Consider the ring $R = \Bbb Q[x]$ and the multiplicatively closed set $S = \{1, x, x^2, \ldots\}$.
Let $R_x = S^{-1}R$. Consider the module $M = R_x/R$. Determine whether $R_x$ and $M$ are Noetherian/Artinian $R$-modules.
Edit: Note that $R$ is an $R$-submodule of $R_x$ and the quotient is of $R$-modules.
Attempt.
Note that $R_x$ is an $R$-algebra (and hence, $R$-module) via the map $p(x) \mapsto \frac{p(x)}{1}$. Since $R$ is a domain, this map is injective and thus, we may regard $R$ as an $R$-submodule of $R_x$.
Now, $R$ is not an Artinian $R$-module and hence, neither is $R_x$.
On the other hand, we have the chain
$$\langle \overline{x^{-1}} \rangle \subsetneq \langle \overline{x^{-2}} \rangle \subsetneq \langle \overline{x^{-3}} \rangle \subsetneq \cdots$$
of $R$-submodules in $R_x/R$ and hence, $R_x/R$ is not a Noetherian $R$-module. In turn, this implies that $R_x$ is not Noetherian.
Thus, only the question of showing whether or not $M$ is an Artinian $R$-module remains, which I am unable to do.

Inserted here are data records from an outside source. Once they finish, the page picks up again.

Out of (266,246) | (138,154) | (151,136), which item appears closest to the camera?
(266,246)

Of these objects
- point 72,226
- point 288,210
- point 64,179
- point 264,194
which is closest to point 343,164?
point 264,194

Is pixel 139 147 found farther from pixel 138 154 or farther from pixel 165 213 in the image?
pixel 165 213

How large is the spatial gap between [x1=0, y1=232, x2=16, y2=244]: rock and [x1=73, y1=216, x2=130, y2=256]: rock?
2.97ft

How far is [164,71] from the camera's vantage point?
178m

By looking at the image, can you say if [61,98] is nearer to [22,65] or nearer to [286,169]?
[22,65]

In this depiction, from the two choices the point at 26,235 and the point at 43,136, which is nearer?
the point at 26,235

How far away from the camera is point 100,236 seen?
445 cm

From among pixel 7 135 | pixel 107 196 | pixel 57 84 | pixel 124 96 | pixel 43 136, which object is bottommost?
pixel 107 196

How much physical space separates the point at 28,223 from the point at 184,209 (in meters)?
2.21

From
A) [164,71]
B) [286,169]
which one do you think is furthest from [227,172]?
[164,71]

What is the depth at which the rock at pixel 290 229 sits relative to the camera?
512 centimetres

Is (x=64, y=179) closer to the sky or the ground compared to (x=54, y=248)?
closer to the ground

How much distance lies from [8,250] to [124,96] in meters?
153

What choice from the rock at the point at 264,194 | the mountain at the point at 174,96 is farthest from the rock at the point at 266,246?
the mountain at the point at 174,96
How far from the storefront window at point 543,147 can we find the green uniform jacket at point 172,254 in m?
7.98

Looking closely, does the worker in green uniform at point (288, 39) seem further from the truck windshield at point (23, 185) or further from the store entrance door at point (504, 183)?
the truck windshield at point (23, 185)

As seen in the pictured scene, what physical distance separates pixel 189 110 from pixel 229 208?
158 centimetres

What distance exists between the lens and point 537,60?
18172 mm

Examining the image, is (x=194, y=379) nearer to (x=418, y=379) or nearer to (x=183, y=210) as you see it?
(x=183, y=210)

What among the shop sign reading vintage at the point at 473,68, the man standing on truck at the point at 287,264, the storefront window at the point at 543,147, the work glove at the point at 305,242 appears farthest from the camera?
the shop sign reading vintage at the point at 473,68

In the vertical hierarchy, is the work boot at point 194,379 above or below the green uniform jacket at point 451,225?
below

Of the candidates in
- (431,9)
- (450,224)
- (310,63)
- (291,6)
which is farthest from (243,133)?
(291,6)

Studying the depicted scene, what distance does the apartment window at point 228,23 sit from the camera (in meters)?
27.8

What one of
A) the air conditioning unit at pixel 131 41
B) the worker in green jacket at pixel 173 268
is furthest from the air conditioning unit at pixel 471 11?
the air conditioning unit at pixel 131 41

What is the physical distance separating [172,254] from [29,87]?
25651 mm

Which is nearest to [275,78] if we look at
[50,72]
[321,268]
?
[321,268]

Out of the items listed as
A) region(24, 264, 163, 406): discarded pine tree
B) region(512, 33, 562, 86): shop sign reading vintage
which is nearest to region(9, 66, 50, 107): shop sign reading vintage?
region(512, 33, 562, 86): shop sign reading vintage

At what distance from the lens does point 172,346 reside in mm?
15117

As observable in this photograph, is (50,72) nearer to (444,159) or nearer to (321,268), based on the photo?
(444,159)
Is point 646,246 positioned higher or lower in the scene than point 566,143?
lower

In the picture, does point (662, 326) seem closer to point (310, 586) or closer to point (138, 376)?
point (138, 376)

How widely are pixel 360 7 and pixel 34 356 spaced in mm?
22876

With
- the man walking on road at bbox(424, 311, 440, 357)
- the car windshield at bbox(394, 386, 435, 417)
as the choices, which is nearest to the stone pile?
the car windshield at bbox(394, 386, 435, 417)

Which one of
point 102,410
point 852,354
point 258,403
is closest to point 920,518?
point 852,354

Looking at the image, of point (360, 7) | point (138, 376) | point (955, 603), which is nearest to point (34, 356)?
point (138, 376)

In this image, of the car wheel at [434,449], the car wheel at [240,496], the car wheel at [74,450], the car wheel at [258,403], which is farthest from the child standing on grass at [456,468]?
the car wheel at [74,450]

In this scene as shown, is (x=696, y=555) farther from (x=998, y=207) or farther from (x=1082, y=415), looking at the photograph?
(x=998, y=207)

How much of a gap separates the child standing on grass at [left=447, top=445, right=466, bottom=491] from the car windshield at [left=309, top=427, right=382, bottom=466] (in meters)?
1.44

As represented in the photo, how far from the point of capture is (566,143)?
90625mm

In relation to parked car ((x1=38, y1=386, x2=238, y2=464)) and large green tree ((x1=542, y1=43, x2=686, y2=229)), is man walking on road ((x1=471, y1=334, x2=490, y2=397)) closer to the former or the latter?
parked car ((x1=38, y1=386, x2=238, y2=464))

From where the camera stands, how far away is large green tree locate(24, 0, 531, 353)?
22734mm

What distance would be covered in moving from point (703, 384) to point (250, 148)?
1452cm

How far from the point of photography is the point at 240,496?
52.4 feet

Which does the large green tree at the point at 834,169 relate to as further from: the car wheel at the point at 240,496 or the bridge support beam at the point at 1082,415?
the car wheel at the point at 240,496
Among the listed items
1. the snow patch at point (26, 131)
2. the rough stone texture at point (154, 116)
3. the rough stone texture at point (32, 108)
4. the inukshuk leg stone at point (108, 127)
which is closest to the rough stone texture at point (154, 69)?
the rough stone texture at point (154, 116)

By Bezout, if $\frac{p(x)}{x^k} \in R_x$ with $p(0) \neq 0$, there is a polynomial $q$ such that $x^k|pq-1$. In particular, in $R_x/R$, $q(x)\frac{p(x)}{x^k}=\frac{1}{x^k}$. It follows that the lattice of sub-$R$-modules of $R_x/R$ is isomorphic to $\mathbb{N} \cup \{\infty\}$ so it doesn’t have any strictly decreasing infinite sequence. So $R_x/R$ is Artinian over $R$.